_EXERCISE GOAL:_ Restate each of the lines given below, word for word.

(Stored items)
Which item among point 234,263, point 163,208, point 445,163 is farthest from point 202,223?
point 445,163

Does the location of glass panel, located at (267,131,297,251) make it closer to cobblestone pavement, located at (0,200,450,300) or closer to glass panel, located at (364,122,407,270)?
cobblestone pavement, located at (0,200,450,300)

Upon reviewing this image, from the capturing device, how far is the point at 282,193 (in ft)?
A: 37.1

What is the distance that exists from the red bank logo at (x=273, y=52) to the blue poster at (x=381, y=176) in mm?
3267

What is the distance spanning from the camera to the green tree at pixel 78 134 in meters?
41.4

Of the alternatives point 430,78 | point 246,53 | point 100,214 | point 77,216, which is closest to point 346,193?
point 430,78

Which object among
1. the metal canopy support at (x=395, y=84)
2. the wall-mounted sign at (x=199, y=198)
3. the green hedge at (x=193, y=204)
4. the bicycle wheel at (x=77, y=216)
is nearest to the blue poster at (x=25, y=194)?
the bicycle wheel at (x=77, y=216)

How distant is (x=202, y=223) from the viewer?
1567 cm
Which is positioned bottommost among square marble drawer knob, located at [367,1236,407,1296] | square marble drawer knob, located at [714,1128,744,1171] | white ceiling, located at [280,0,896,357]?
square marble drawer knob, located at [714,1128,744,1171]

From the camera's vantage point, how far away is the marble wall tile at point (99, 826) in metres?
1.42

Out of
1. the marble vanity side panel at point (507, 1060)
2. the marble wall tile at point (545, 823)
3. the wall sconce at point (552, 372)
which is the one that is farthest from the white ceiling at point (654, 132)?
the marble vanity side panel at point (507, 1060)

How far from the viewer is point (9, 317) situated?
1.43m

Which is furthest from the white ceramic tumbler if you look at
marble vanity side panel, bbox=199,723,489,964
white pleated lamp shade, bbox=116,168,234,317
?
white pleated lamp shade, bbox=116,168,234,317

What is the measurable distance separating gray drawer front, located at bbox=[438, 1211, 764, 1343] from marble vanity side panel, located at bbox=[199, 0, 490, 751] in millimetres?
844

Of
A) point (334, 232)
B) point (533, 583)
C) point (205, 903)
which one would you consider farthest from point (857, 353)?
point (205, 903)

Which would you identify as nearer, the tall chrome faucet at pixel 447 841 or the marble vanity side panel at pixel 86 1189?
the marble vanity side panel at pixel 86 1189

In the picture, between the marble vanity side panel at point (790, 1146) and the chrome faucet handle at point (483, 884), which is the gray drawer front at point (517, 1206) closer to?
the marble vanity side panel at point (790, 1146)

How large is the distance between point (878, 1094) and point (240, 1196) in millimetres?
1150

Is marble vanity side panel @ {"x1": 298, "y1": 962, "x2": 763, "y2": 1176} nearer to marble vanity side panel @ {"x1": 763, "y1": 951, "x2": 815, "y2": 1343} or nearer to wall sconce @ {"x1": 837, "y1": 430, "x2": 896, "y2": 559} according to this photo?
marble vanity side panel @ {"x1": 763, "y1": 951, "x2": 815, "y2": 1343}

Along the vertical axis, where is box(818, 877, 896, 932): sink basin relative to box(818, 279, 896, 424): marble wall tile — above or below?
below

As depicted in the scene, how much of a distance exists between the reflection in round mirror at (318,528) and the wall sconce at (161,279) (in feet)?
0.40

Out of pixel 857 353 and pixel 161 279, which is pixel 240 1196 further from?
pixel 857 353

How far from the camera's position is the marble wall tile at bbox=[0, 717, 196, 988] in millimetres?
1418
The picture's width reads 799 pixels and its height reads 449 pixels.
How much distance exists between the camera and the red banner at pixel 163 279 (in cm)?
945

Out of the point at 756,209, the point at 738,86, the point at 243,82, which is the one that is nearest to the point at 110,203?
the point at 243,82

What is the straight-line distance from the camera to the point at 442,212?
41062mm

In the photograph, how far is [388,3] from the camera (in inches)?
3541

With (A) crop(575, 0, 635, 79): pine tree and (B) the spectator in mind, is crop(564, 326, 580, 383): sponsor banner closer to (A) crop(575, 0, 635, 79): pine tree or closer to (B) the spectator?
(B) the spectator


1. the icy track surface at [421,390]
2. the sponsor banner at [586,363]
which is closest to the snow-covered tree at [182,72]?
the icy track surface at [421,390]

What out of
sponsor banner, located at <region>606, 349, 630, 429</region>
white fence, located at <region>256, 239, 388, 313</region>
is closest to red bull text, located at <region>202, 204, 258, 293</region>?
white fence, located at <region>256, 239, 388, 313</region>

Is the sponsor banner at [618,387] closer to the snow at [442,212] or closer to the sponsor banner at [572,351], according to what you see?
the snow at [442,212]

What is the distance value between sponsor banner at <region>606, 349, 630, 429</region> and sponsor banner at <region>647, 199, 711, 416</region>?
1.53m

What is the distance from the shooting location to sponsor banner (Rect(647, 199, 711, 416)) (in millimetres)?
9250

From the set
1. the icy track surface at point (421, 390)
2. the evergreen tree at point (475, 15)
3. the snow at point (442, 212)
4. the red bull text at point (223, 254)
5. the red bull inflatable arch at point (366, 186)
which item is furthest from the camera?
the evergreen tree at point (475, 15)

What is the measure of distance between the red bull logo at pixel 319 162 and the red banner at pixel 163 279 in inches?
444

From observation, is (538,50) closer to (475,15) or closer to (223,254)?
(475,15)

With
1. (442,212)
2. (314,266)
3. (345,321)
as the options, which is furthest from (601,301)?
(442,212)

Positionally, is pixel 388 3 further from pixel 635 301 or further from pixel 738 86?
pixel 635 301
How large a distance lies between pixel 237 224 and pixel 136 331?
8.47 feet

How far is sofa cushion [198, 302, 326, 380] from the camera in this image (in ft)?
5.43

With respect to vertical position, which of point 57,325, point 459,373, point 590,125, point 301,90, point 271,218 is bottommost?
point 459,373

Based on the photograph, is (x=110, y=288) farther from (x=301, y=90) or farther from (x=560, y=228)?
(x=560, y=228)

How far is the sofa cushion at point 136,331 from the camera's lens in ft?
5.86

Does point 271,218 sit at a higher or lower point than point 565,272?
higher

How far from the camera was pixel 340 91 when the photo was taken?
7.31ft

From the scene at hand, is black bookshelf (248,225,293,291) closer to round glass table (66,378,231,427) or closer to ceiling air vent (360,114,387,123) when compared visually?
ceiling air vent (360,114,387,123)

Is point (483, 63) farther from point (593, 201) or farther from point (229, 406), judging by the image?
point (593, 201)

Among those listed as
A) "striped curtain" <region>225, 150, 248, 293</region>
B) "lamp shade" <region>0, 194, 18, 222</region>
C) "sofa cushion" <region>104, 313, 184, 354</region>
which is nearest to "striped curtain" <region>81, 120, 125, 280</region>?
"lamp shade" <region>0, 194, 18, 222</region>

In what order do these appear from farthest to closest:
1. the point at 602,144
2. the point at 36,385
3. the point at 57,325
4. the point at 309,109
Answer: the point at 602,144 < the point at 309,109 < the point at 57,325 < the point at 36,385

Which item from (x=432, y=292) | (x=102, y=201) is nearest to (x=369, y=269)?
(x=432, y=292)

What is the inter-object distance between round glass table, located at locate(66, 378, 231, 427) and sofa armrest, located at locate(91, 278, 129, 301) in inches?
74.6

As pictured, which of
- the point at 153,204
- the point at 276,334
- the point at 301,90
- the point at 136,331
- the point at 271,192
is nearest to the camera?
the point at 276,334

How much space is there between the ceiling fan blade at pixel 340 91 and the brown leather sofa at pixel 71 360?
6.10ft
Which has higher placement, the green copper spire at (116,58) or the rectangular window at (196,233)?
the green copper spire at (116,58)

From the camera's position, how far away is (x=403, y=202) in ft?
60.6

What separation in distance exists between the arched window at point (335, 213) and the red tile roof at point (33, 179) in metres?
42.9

_FINISHED EXERCISE:_
Which item among point 234,263, point 163,208, point 445,163 is farthest from point 202,223?
point 445,163

Does the location of glass panel, located at (267,131,297,251) make it closer to cobblestone pavement, located at (0,200,450,300) or closer to glass panel, located at (364,122,407,270)?
cobblestone pavement, located at (0,200,450,300)

Upon reviewing this image, from the capturing device, how far is the point at 282,193 (in ft)?
A: 37.1

What is the distance that exists from the red bank logo at (x=273, y=52) to the blue poster at (x=381, y=176) in mm?
3267

What is the distance spanning from the camera to the green tree at pixel 78 134 in meters?
41.4

Of the alternatives point 430,78 | point 246,53 | point 100,214 | point 77,216, which is closest to point 346,193?
point 430,78

Which object among
1. the metal canopy support at (x=395, y=84)
2. the wall-mounted sign at (x=199, y=198)
3. the green hedge at (x=193, y=204)
4. the bicycle wheel at (x=77, y=216)
is nearest to the blue poster at (x=25, y=194)?
the bicycle wheel at (x=77, y=216)

How distant is (x=202, y=223) from the viewer?
1567 cm
Which is positioned bottommost among square marble drawer knob, located at [367,1236,407,1296] | square marble drawer knob, located at [714,1128,744,1171] | white ceiling, located at [280,0,896,357]?
square marble drawer knob, located at [714,1128,744,1171]

From the camera's vantage point, how far away is the marble wall tile at point (99, 826) in metres?
1.42

Out of
1. the marble vanity side panel at point (507, 1060)
2. the marble wall tile at point (545, 823)
3. the wall sconce at point (552, 372)
which is the one that is farthest from the white ceiling at point (654, 132)?
the marble vanity side panel at point (507, 1060)

How far from the viewer is point (9, 317) situated?
1.43m

Which is furthest from the white ceramic tumbler if you look at
marble vanity side panel, bbox=199,723,489,964
white pleated lamp shade, bbox=116,168,234,317
?
white pleated lamp shade, bbox=116,168,234,317

What is the measurable distance separating gray drawer front, located at bbox=[438, 1211, 764, 1343] from marble vanity side panel, located at bbox=[199, 0, 490, 751] in millimetres?
844

Of
A) point (334, 232)
B) point (533, 583)
C) point (205, 903)
which one would you consider farthest from point (857, 353)?
point (205, 903)

Which would you identify as nearer, the tall chrome faucet at pixel 447 841 or the marble vanity side panel at pixel 86 1189?
the marble vanity side panel at pixel 86 1189

In the picture, between the marble vanity side panel at point (790, 1146) and the chrome faucet handle at point (483, 884), which is the gray drawer front at point (517, 1206) closer to?
the marble vanity side panel at point (790, 1146)

How large is the distance between point (878, 1094) and point (240, 1196) in millimetres?
1150

Is marble vanity side panel @ {"x1": 298, "y1": 962, "x2": 763, "y2": 1176} nearer to marble vanity side panel @ {"x1": 763, "y1": 951, "x2": 815, "y2": 1343} or nearer to wall sconce @ {"x1": 837, "y1": 430, "x2": 896, "y2": 559} according to this photo?
marble vanity side panel @ {"x1": 763, "y1": 951, "x2": 815, "y2": 1343}

Along the vertical axis, where is box(818, 877, 896, 932): sink basin relative to box(818, 279, 896, 424): marble wall tile — above or below?
below

As depicted in the scene, how much of a distance exists between the reflection in round mirror at (318,528) and the wall sconce at (161,279) (in feet)?
0.40

Out of pixel 857 353 and pixel 161 279, which is pixel 240 1196 further from?
pixel 857 353

How far from the camera's position is the marble wall tile at bbox=[0, 717, 196, 988] in millimetres?
1418
The picture's width reads 799 pixels and its height reads 449 pixels.
How much distance exists between the camera and the red banner at pixel 163 279 (in cm)?
945

Out of the point at 756,209, the point at 738,86, the point at 243,82, which is the one that is nearest to the point at 110,203?
the point at 243,82

What is the straight-line distance from the camera to the point at 442,212?
41062mm

In the photograph, how far is [388,3] from the camera (in inches)?
3541

With (A) crop(575, 0, 635, 79): pine tree and (B) the spectator in mind, is crop(564, 326, 580, 383): sponsor banner closer to (A) crop(575, 0, 635, 79): pine tree or closer to (B) the spectator?
(B) the spectator


1. the icy track surface at [421,390]
2. the sponsor banner at [586,363]
which is closest to the snow-covered tree at [182,72]?
the icy track surface at [421,390]

What out of
sponsor banner, located at <region>606, 349, 630, 429</region>
white fence, located at <region>256, 239, 388, 313</region>
is closest to red bull text, located at <region>202, 204, 258, 293</region>?
white fence, located at <region>256, 239, 388, 313</region>

Is the sponsor banner at [618,387] closer to the snow at [442,212] or closer to the sponsor banner at [572,351], according to what you see?
the snow at [442,212]

What is the distance value between sponsor banner at <region>606, 349, 630, 429</region> and sponsor banner at <region>647, 199, 711, 416</region>?
1.53m

What is the distance from the shooting location to sponsor banner (Rect(647, 199, 711, 416)) (in millimetres)?
9250

From the set
1. the icy track surface at point (421, 390)
2. the evergreen tree at point (475, 15)
3. the snow at point (442, 212)
4. the red bull text at point (223, 254)
5. the red bull inflatable arch at point (366, 186)
which item is furthest from the camera?
the evergreen tree at point (475, 15)

What is the measure of distance between the red bull logo at pixel 319 162 and the red banner at pixel 163 279 in inches?
444

From observation, is (538,50) closer to (475,15) or closer to (223,254)?
(475,15)

With
1. (442,212)
2. (314,266)
3. (345,321)
as the options, which is furthest from (601,301)?
(442,212)

Positionally, is pixel 388 3 further from pixel 635 301 or further from pixel 738 86?
pixel 635 301
How large a distance lies between pixel 237 224 and pixel 136 331?
8.47 feet

How far is sofa cushion [198, 302, 326, 380] from the camera in this image (in ft)?
5.43

With respect to vertical position, which of point 57,325, point 459,373, point 590,125, point 301,90, point 271,218 is bottommost?
point 459,373

Based on the photograph, is (x=110, y=288) farther from (x=301, y=90) or farther from (x=560, y=228)?
(x=560, y=228)

How far is the sofa cushion at point 136,331 from the camera's lens in ft?
5.86

Does point 271,218 sit at a higher or lower point than point 565,272?
higher

How far from the camera was pixel 340 91 when the photo was taken?
7.31ft

From the scene at hand, is black bookshelf (248,225,293,291) closer to round glass table (66,378,231,427) or closer to ceiling air vent (360,114,387,123) when compared visually?
ceiling air vent (360,114,387,123)

Is point (483, 63) farther from point (593, 201) or farther from point (229, 406), judging by the image?
point (593, 201)

Among those listed as
A) "striped curtain" <region>225, 150, 248, 293</region>
B) "lamp shade" <region>0, 194, 18, 222</region>
C) "sofa cushion" <region>104, 313, 184, 354</region>
which is nearest to "striped curtain" <region>81, 120, 125, 280</region>?
"lamp shade" <region>0, 194, 18, 222</region>

In what order do these appear from farthest to closest:
1. the point at 602,144
2. the point at 36,385
3. the point at 57,325
4. the point at 309,109
Answer: the point at 602,144 < the point at 309,109 < the point at 57,325 < the point at 36,385

Which item from (x=432, y=292) | (x=102, y=201) is nearest to (x=369, y=269)?
(x=432, y=292)

What is the inter-object distance between round glass table, located at locate(66, 378, 231, 427) and sofa armrest, located at locate(91, 278, 129, 301) in inches?
74.6

As pictured, which of
- the point at 153,204
- the point at 276,334
- the point at 301,90
- the point at 136,331
- the point at 271,192
is nearest to the camera?
the point at 276,334

How much space is there between the ceiling fan blade at pixel 340 91 and the brown leather sofa at pixel 71 360?
6.10ft
Which has higher placement, the green copper spire at (116,58) or the rectangular window at (196,233)?
the green copper spire at (116,58)

From the camera's position, how far away is (x=403, y=202) in ft?
60.6

What separation in distance exists between the arched window at point (335, 213) and the red tile roof at point (33, 179) in metres?
42.9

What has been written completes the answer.